■ TEXT PROVIDED:
If you follow the plan, you are safely on the sidelines with your capital resting comfortably just waiting for the market to pull you in to your well backtested and well executed trade. If it doesn't pull you in, then you carry on with your life. There's no FOMO'ing in to the market that never would've filled your order.
Which leads us to this past week, when crude oil gapped down -30% and sent a flying elbow off the top rope into the jaw of every single market across the globe.
There was no saving it, despite press conferences, Presidential addresses, plunge protection team or emergency injections of capital. Everything was liquidated, futures markets were lock limit down off and on throughout the week.
Then Friday afternoon arrives, and in a thoroughly inspiring event, we actually got to see the rarest of all animals, Lock Limit UP!
I feel like I recall back in the early 2000’s that I had experienced a lock limit up market, but I honestly am unsure.
This was a “fun” little look back at how the markets have played out over the last month or so.
“This time is different”, but that’s because every one of these meltdowns/crashes are different.

■ INFORMATION PROVIDED:

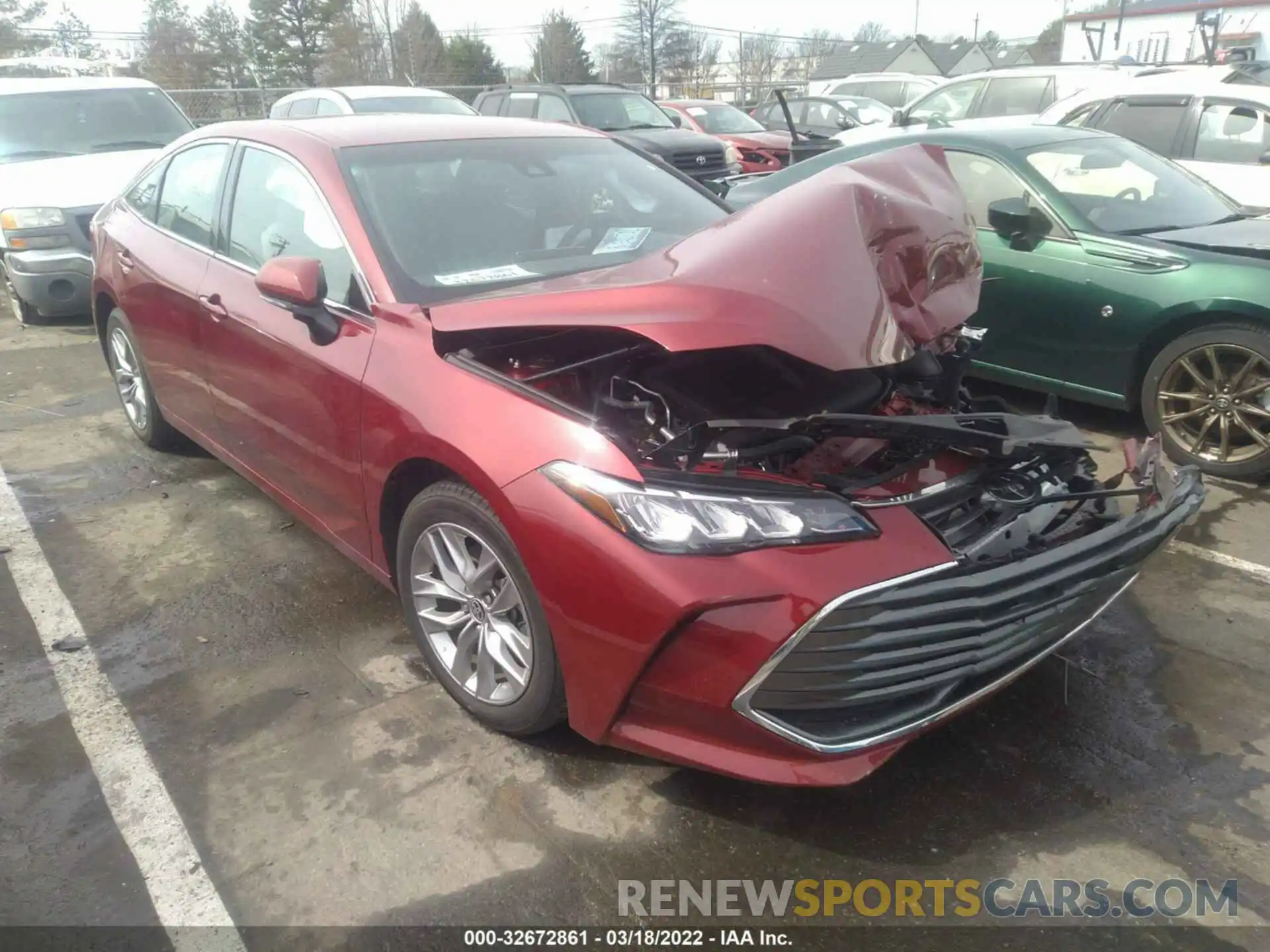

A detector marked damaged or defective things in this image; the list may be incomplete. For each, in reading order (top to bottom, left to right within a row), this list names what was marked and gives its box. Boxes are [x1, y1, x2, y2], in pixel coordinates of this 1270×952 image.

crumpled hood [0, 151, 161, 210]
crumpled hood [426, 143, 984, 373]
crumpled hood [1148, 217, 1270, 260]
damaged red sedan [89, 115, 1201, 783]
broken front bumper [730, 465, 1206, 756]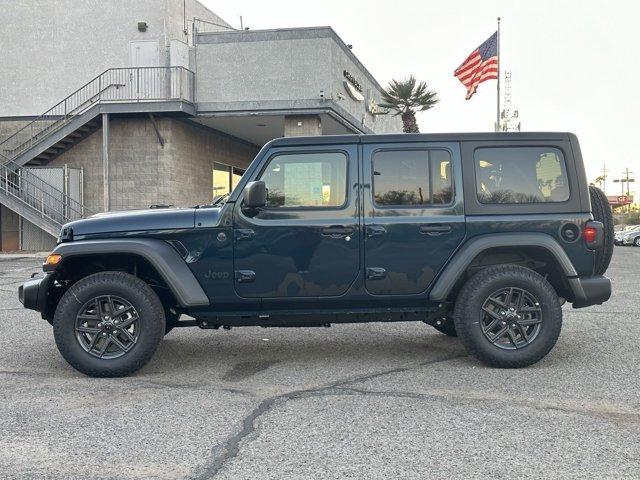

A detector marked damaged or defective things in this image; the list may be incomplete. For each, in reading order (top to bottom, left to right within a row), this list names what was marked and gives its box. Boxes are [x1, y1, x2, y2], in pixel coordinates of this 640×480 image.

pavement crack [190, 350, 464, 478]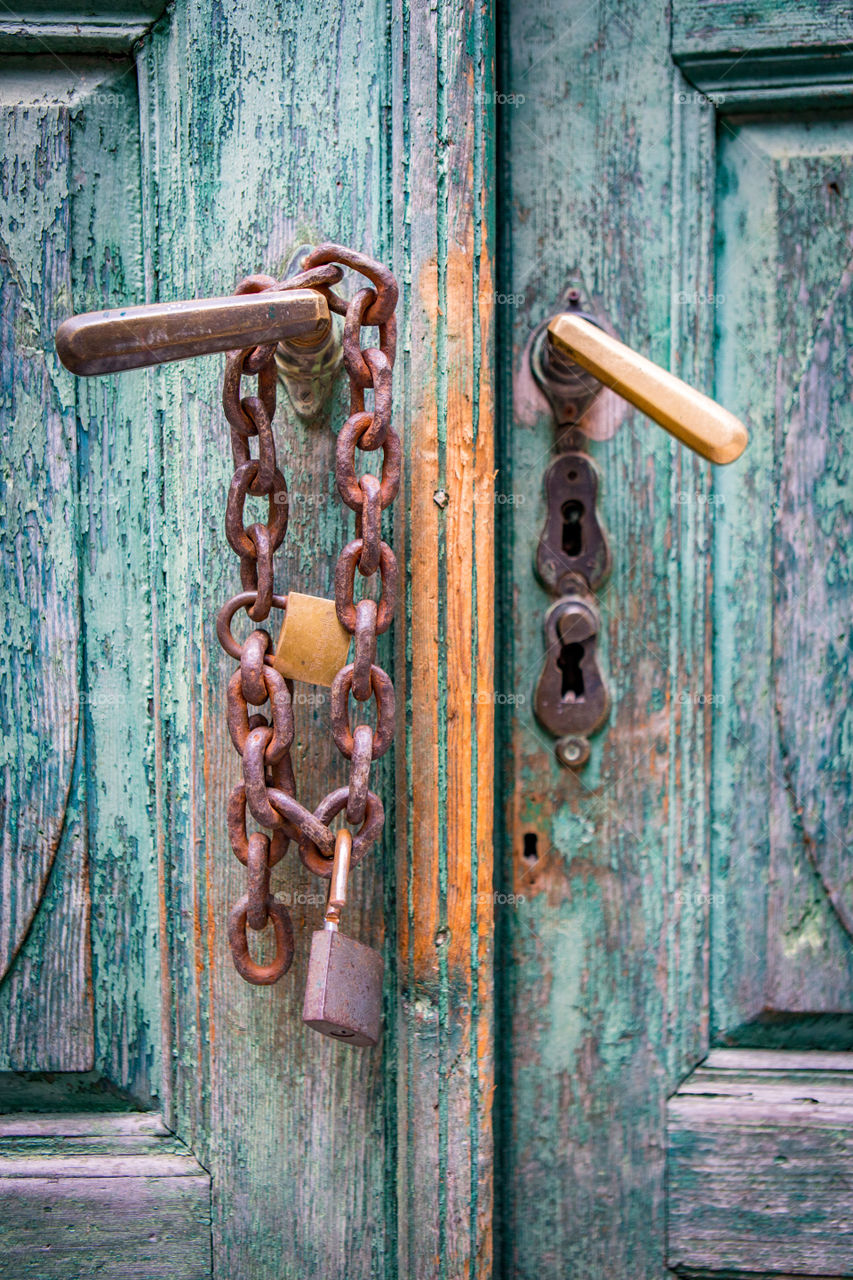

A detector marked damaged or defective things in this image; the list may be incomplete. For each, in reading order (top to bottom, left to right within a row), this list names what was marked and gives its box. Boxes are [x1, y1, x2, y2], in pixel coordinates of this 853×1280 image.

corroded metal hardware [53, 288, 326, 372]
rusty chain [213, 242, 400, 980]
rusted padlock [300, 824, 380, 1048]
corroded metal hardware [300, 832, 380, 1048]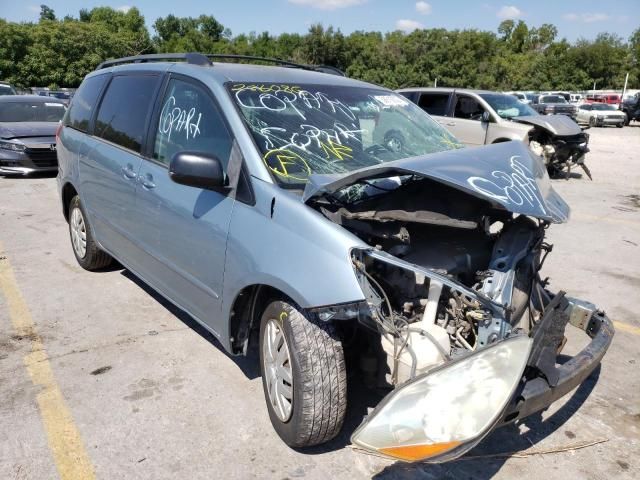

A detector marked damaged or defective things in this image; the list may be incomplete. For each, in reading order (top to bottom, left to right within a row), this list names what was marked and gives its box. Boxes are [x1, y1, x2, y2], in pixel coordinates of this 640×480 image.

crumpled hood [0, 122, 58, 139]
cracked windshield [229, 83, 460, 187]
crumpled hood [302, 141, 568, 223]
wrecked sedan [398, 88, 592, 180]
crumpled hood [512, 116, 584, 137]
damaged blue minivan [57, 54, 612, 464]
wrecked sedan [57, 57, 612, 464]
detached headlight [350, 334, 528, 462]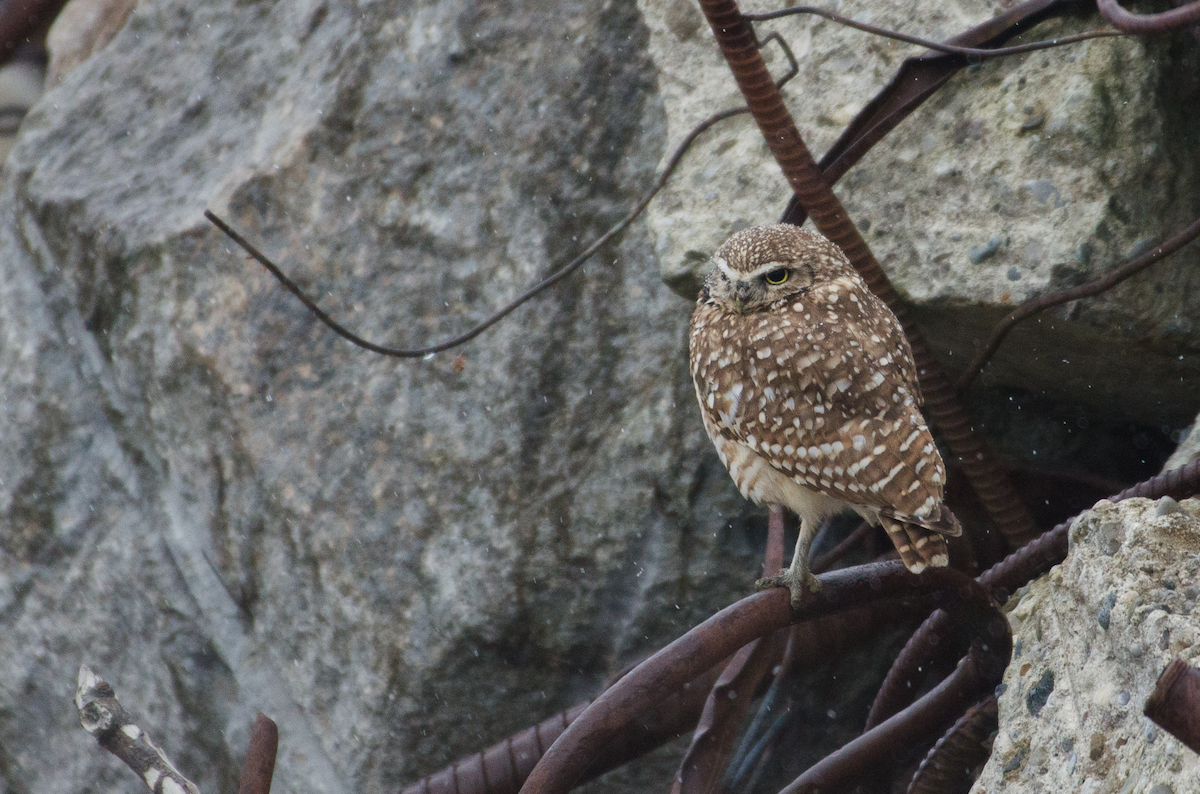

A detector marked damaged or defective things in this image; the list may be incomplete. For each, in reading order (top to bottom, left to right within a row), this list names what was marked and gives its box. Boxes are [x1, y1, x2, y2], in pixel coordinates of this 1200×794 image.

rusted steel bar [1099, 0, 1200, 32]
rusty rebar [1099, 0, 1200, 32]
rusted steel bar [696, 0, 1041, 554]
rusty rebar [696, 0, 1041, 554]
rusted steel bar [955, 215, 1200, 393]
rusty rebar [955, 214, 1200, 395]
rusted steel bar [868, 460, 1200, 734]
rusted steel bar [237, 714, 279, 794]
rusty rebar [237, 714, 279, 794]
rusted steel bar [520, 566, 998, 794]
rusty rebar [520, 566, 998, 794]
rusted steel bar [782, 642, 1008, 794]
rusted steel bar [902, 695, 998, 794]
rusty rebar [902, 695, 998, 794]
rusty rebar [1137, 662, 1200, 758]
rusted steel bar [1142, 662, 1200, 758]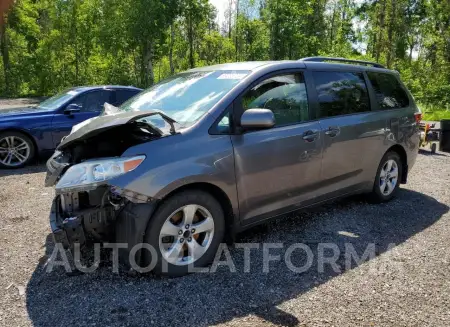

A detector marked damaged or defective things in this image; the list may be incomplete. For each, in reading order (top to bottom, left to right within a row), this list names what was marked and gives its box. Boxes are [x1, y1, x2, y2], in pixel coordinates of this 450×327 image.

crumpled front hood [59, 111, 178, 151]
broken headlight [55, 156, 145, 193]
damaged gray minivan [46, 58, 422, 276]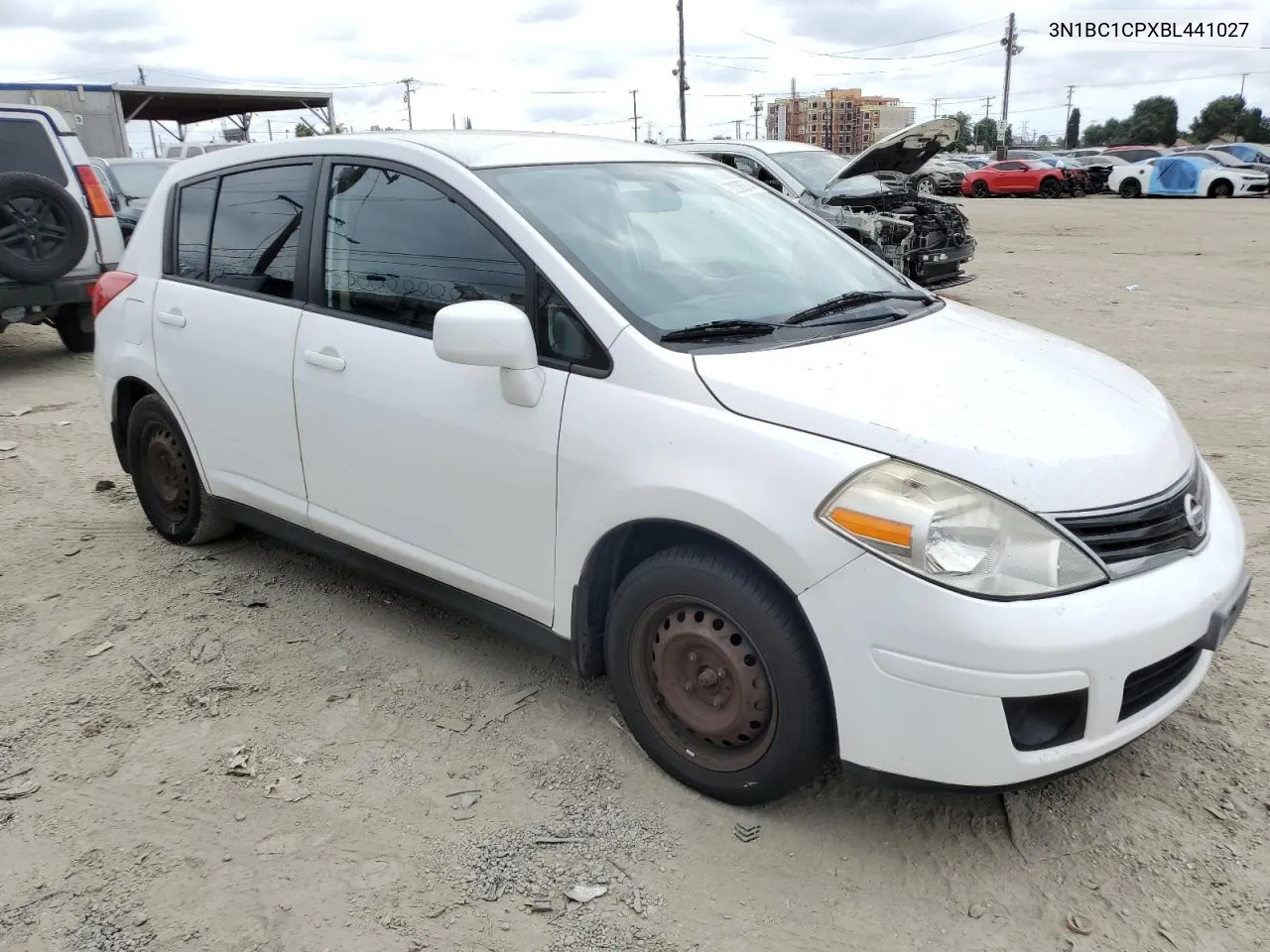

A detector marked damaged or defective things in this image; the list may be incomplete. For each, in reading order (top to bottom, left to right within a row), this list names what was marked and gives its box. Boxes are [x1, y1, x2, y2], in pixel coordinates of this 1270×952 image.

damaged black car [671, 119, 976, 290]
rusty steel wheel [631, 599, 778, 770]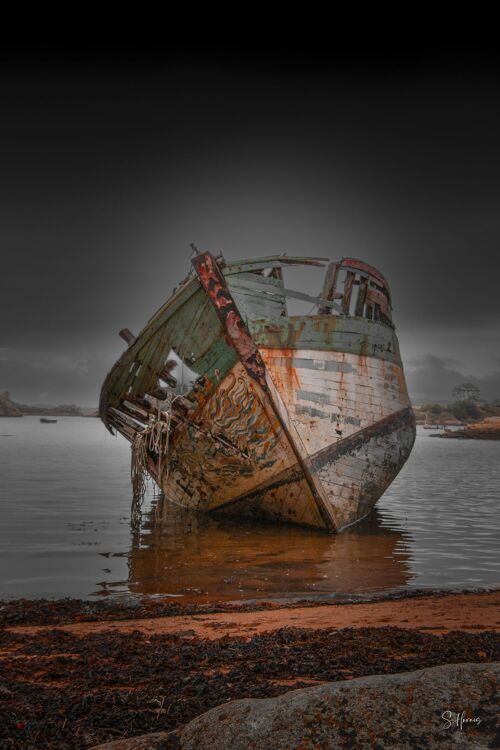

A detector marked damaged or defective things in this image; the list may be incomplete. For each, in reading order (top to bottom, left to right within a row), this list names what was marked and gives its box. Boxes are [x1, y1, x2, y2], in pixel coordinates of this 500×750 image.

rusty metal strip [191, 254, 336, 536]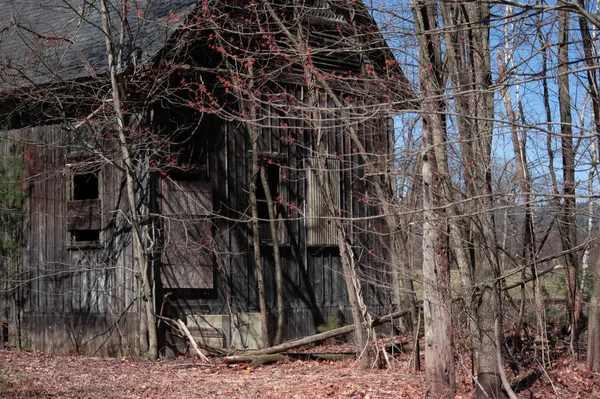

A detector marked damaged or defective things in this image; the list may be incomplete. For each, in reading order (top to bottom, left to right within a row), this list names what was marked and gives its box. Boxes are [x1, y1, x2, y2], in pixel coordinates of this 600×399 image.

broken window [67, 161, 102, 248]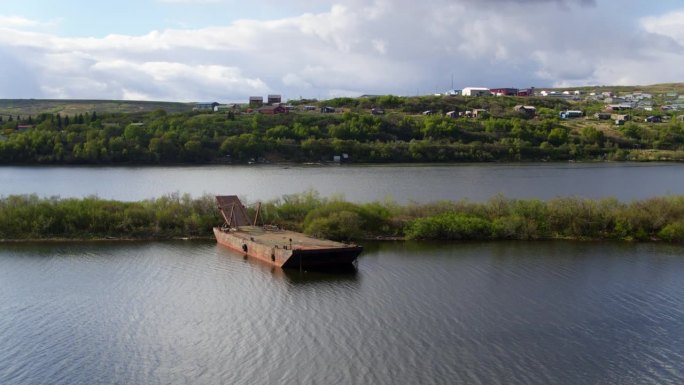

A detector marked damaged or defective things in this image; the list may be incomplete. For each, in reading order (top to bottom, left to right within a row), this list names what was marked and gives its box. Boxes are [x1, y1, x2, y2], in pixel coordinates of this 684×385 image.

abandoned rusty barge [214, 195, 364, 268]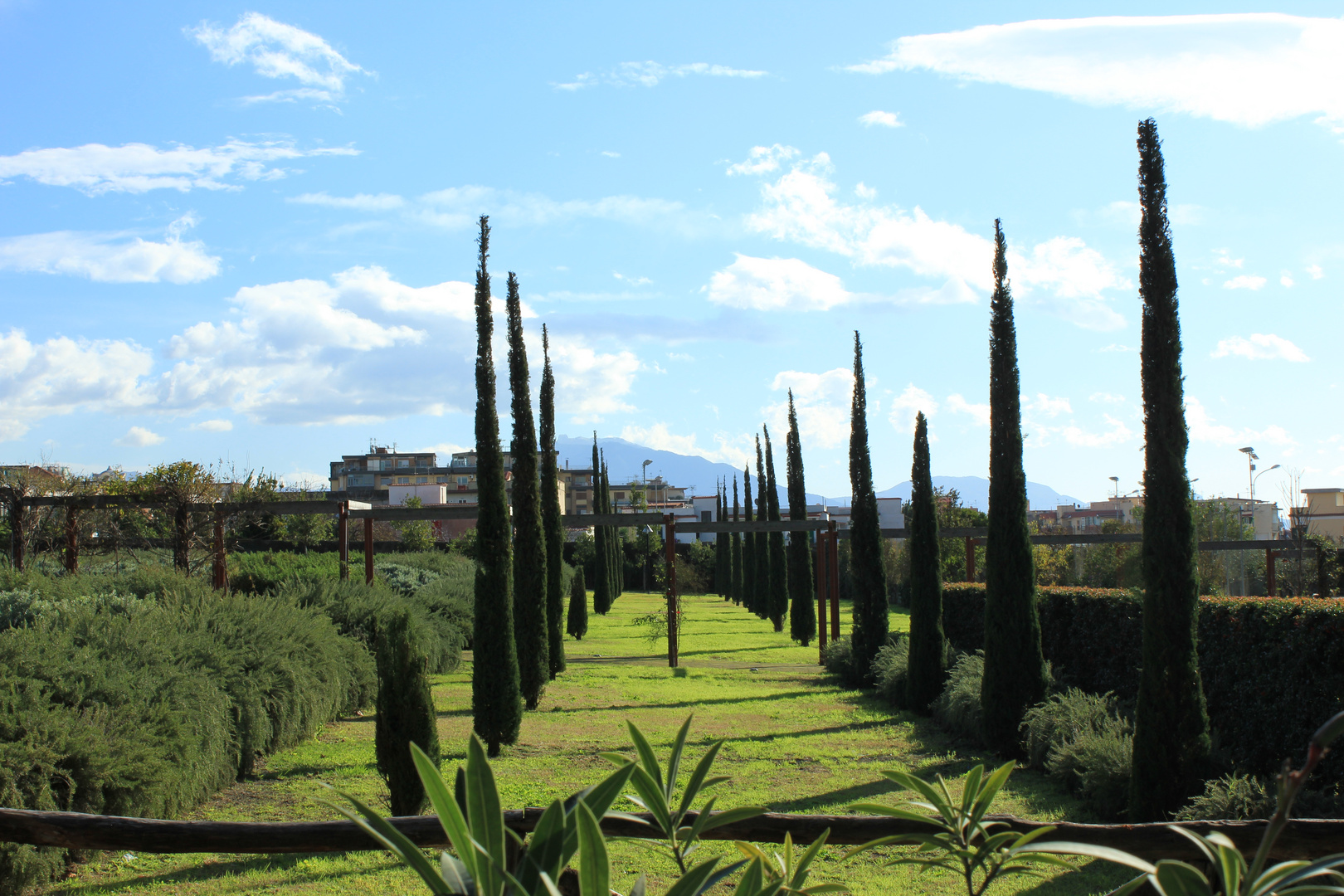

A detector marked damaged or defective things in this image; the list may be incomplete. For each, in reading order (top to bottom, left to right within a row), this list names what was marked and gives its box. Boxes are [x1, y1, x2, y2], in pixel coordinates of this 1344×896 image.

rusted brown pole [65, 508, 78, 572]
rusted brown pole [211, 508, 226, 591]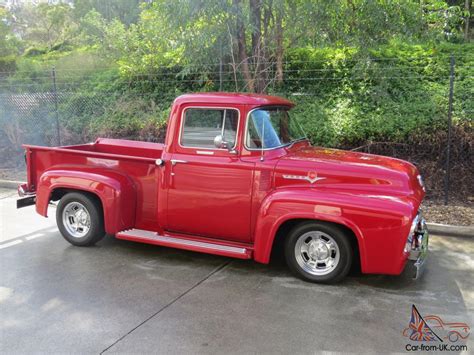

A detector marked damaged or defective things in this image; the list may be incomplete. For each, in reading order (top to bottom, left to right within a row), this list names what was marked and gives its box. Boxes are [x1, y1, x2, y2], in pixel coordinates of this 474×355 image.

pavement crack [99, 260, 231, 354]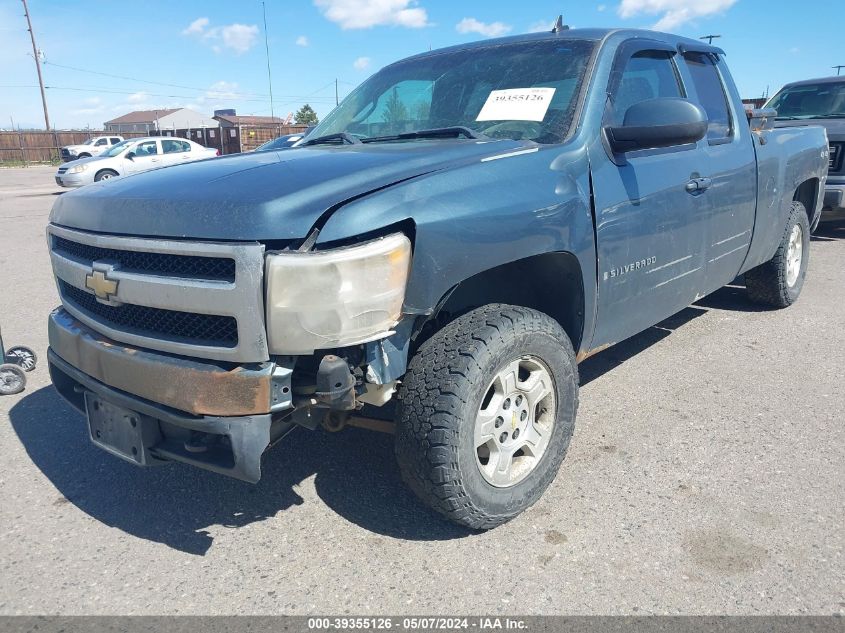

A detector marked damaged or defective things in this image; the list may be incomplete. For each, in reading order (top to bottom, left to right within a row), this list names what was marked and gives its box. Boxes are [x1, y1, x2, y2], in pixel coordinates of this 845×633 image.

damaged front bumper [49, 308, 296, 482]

■ QUESTIONS ON THE MATERIAL:
1 - In the market commentary, translate this sentence into Spanish: "If it doesn't pull you in, then you carry on with your life."
2 - List every measure that the market commentary says failed to save the market during the week of the crude oil drop.
3 - Write a continuation of the market commentary, starting after its last sentence.

■ TASK RESPONSES:
1 - Si no te atrae, entonces sigues con tu vida.

2 -
- Press conferences
- Presidential addresses
- Plunge protection team
- Emergency injections of capital

3 -
As systematic traders we have tools to adjust risk in a risky environment like this. We have position sizing tools, we have backtested all of these environments, we know the proper strategies to trade in a Bear Volatile market regime.
If you’ve never traded this sort of market and don’t understand how to categorize market regimes matched with the appropriate strategies, then you really should get the Systems Building Mastery course.
In it you’ll learn how to categorize markets, which strategies work in the different market types, but most importantly you will be ARMED with the tools to do this yourself. You won’t need to guess or rely on anyone else to help you navigate these crazy markets.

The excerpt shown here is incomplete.